If, as the saying goes, a picture is worth a thousand words, the one interior designer Marci Varca sent prospective clients in Fort Lauderdale spoke volumes about how perfect she was for the job. “When we interviewed Marci, I described a picture I’d seen in a magazine of a kitchen I liked,” the wife recalls. “Later, she sent me that exact picture in an e-mail. I thought, ‘She knows me. It’s meant to be.'”
For the client, the defining element of that kitchen was what it lacked. “It was open, with minimal walls,” Varca says. “The owner wanted the same open feeling for her own residence—a gourmet kitchen where she could entertain, and each of the public rooms connected through delineations and not walls. The challenge was to make the delineations flow from formal to informal spaces without jarring transitions.”
Architect Robert Tuthill’s experience with the clients began with photographic references, as well. Having been recommended by a mutual friend, they showed up at his office with photos of five houses in the area that they admired. “Three of them were ours,” Tuthill says, laughing. “So we knew that we could dial in on what sparked their interest.”
It turned out to be an interesting challenge. “The wife loves to play in paradoxes,” Tuthill says. “She told us, ‘I’m dreaming of a house in Santa Barbara with a little bit of a twist,’ and that it should be both symmetrical and unsymmetrical.” Interpreting her comments to mean she wanted something “on the edge of traditional,” he designed a modern two-story structure with Spanish-style details (think arched windows and white stucco walls) and stretched it along the 125-foot-wide waterfront site on the Intracoastal in a way that best captured views of passing boats. Landscape architect George Keen devised a clean-lined, manicured tropical oasis to complement the exterior.
Inside, the layout was driven by the open-plan concept. Entry is through a rotunda-style foyer that features a 32-foot-high ceiling and showcases the husband’s glassed-in 3,000-bottle wine cellar. Beyond that, the rooms are sized to a more livable scale. Indeed, “it’s where formal meets informal,” says Tuthill, whose designs were implemented by the late Jack Farji of Lighthouse Custom Homes. “The dining room bleeds into the family room, which bleeds into the kitchen. It’s very porous.” The interior’s clean lines are underscored by the highly finessed espresso and vanilla color scheme (another specific request from the client) that appears throughout the home’s furnishings and finishes.
To define each room, creative millwork was used, including intricate ceiling details and subtle room transitions with soffits or mahogany columns and beams. Varca utilized diamond-cut limestone with Calacatta gold marble inlays and chocolate limestone borders to create detailed flooring designs in certain areas, including the dining room, where a custom walnut and polished nickel table stands atop a tile “rug.” In this vein, the master bath features glass tile mosaic floors and walls.
Throughout the house, elegant yet comfortable furnishings, such as custom living room sofas and chairs, a leather loveseat in the upstairs study and a plush chaise in the master bedroom, soften the effect.

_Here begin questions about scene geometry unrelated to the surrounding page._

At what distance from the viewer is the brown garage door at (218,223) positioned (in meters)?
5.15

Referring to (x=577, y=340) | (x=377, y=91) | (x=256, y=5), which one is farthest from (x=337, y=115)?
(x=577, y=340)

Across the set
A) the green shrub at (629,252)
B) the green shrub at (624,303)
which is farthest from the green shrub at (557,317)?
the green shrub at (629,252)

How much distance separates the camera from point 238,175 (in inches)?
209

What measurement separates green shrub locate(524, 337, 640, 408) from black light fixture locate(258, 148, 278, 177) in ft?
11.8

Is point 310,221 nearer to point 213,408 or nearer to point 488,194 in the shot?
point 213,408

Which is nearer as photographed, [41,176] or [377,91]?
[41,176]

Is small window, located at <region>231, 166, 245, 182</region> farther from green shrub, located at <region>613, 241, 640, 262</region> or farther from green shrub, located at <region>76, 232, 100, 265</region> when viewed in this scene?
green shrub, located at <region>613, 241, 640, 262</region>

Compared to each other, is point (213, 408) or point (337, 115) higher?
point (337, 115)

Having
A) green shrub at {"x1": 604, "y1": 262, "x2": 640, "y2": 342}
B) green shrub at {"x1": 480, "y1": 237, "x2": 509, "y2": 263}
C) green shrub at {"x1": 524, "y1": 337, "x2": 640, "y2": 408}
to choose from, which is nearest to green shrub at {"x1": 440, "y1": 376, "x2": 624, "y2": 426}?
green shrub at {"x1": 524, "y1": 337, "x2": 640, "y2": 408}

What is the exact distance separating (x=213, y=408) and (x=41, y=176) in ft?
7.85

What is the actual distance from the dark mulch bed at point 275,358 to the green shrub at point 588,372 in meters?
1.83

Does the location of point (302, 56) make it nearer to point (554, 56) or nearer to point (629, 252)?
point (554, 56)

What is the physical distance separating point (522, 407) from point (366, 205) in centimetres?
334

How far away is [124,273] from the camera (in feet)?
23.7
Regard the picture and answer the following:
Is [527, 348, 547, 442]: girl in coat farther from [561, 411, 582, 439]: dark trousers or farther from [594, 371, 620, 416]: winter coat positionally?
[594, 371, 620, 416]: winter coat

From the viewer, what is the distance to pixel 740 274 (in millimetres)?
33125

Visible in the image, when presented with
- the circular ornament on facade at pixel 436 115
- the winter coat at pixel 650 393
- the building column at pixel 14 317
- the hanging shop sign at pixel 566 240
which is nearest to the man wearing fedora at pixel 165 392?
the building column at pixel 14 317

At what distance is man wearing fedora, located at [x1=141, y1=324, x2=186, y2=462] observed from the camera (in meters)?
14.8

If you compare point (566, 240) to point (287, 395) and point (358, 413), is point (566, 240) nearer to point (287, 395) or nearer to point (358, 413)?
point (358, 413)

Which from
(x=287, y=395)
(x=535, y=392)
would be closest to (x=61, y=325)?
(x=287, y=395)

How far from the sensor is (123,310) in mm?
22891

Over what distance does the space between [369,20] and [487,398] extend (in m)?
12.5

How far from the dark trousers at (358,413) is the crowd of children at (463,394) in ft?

Accent pieces in pale ice blue lend color, as does the significant contemporary artwork curated by the husband and wife. Custom lighting, including a Swarovski crystal and polished nickel chandelier in the dining room and a four-pendant, 82-inch-long fixture over the kitchen island, adds a touch of sparkle and bling.
When all was said and done, the success of the home, which the wife attributes to the efforts of her dream team, comes from how well it works as a sanctuary for her and her husband and their two boys—and for entertaining. “When guests come, they say staying at the house is like staying at a resort,” she says. “It’s a really nice compliment.”